The objective was to synchronize the phones to display specific colors on their screens and simultaneously play pre-loaded audio tracks at precise times. The audio tracks were to be preinstalled on the phones beforehand, through an application.
This led to a requirement to push commands from the server to all phones concurrently. The application on each phone would receive, interpret, and execute each of these commands, such that when a message was pushed from the server, all the phones would receive it within a very short period of time (tens to hundreds of milliseconds). This communication had to happen over the WiFi network with thousands of concurrently connected clients.
The combination of having thousands of clients with low latency delivery of messages made the AMQP protocol and RabbitMQ broker an ideal solution for the task. By utilizing the AMQP publish/subscribe features, and the easy to use and configurable RabbitMQ node clustering, we were able to achieve reliable delivery of messages to all clients in a timely manner.
How did we do it?
We set-up a cluster of 4 RabbitMQ nodes, where each node was running on a separate virtual machine (VM) hosted on a VBlock. (VBlock is a server rack solution from EMC.) This VBlock was co-located on-premise and on the same VLAN as the WiFi network.

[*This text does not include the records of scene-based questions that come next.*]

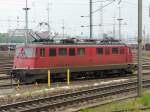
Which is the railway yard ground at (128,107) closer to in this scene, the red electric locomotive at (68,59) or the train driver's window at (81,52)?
the red electric locomotive at (68,59)

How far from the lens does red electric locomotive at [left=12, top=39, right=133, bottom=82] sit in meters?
28.0

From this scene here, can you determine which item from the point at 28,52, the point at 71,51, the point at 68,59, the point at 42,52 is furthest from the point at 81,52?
the point at 28,52

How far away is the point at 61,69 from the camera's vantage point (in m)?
29.5

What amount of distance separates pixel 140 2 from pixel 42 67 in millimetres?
11821

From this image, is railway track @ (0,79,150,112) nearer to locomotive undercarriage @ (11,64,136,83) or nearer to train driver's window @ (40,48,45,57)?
locomotive undercarriage @ (11,64,136,83)

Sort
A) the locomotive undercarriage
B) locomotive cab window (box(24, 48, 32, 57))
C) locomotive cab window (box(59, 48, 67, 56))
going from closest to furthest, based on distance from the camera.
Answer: the locomotive undercarriage → locomotive cab window (box(24, 48, 32, 57)) → locomotive cab window (box(59, 48, 67, 56))

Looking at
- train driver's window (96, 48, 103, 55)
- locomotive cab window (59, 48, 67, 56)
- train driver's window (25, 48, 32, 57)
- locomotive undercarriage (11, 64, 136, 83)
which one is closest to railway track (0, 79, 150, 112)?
locomotive undercarriage (11, 64, 136, 83)

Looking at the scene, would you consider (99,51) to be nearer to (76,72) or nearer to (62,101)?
(76,72)

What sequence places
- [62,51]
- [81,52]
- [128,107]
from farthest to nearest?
[81,52] → [62,51] → [128,107]

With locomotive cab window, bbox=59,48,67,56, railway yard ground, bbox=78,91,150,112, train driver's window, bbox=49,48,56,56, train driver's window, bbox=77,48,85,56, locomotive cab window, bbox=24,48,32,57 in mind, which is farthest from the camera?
train driver's window, bbox=77,48,85,56

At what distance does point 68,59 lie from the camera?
2986 centimetres

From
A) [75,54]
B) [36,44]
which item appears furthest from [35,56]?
[75,54]

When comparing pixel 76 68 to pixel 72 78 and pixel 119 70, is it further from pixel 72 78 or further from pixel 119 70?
pixel 119 70

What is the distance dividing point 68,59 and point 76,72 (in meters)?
1.58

Another VM hosted a TCP load balancer (HAProxy in our case) to direct traffic to the RabbitMQ cluster nodes. All connections from the phone clients to the RabbitMQ cluster were through the load balancer.
The audience in our test (each one with a phone) was divided into 3 groups, where each group of phones was tasked with performing a specific visual and auditory effect. In the RabbitMQ cluster, we created 3 fanout exchanges to correspond with each phone group. Thus if we needed to target one of the groups to perform a specific action, we simply published a predefined message to the corresponding exchange. Each message (we used JSON format) contained a specific instruction to play a sound or to change the color of the smartphone screen. But we also had to take into consideration the probability that a packet could be dropped when transmitted wirelessly in such a congested environment. As a result, more steps were required to improve the reliability of the system.

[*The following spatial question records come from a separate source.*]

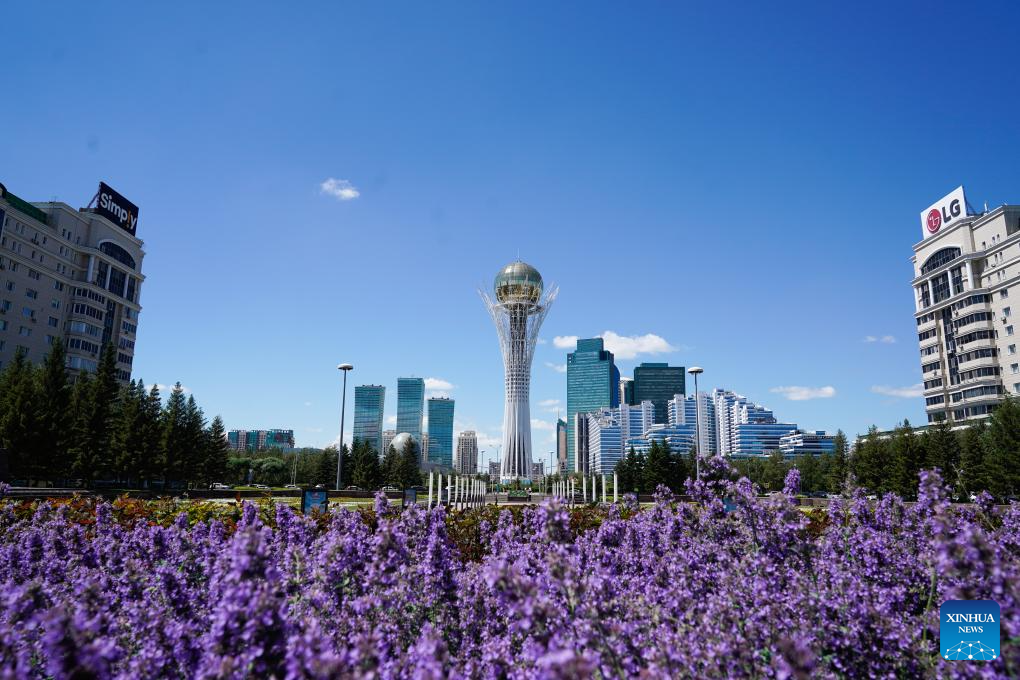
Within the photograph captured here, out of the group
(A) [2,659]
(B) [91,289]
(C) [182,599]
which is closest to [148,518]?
(C) [182,599]

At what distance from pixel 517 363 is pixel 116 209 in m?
62.3

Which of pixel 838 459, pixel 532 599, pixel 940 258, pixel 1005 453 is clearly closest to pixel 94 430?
pixel 532 599

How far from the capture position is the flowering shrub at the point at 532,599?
3863 mm

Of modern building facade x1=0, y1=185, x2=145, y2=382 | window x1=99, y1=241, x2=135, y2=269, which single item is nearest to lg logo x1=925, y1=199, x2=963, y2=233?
modern building facade x1=0, y1=185, x2=145, y2=382

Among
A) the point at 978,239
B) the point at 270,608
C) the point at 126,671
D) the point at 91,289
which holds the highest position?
the point at 978,239

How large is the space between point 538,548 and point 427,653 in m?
5.76

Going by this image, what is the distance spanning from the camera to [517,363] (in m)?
95.2

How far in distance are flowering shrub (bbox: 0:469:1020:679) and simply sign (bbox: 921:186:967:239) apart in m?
89.2

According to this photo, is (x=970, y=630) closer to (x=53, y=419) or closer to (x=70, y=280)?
(x=53, y=419)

While we could publish messages to the phones over WiFi and get a high delivery percentage with relatively low latencies, this was not sufficient. Any message that was delivered with a huge latency or not delivered at all, would make the sound synchronization effect between phones a very unpleasant experience. The human ear is capable of detecting even the slightest difference in sounds. To address this problem, we split it into 2 parts:
- How to solve latency, and
- How to increase the delivery percentage of messages over the WiFi network.
To solve the latency problem, we needed to take into consideration the fact that we have little control on how long a message takes to be delivered to the phones, especially on a congested WiFi network. Some of the steps taken included minimizing the message size; using a lightweight protocol such as AMQP for delivery; and finally using a robust broker to handle the delivery of thousands of messages per second without any hiccups. RabbitMQ fit the bill nicely. But at the end of the day, we could not control the latency of every single message, resulting in each message being received by the phones at slightly different times. This meant the phones did not play the audio at precisely the same time.
Our solution for this issue was to have a common timestamp for every message sent out by the server. This timestamp indicated the exact time the instruction should be executed by the phone. All phones subscribed to that message would receive it and schedule the task to execute at the specified timestamp. We then made the execution timestamp for each message a few seconds into the future. This provided enough time for each phone to receive the message before having to execute the task. That meant that even if the phones received the message at different times, they could still schedule the task to be executed at the same time on all phones
But this now presented another problem: the phone clocks themselves were not synchronized, and we did not have control over their clocks. That meant if an instruction was supposed to execute at precisely 2PM, 2PM might be a slightly different time on each phone. The solution to this problem was to create a custom clock embedded in the custom phone application. The clock, using Network Time Protocol (NTP), would synchronize with a cluster of NTP servers co-located on the same VBlock as the RabbitMQ servers. This ensured that all the phones would have a custom clock synchronized down to the millisecond. So if a message was sent with an execution timestamp of “x,” the application on each phone would have the same time “x” as all the others.
Choosing the AMQP/RabbitMQ combination has been successful with our project. By utilizing AMQP’s queuing, routing, and lightweight features in combination with RabbitMQ’s ease of use, it was possible to publish thousands of messages to wireless clients while maintaining a very high delivery percentage with low latencies. One further option that we are currently investigating is the MQTT protocol, which was designed specifically for devices where network bandwidth is at a premium. We will be looking to use the RabbitMQ MQTT plugin included with the server.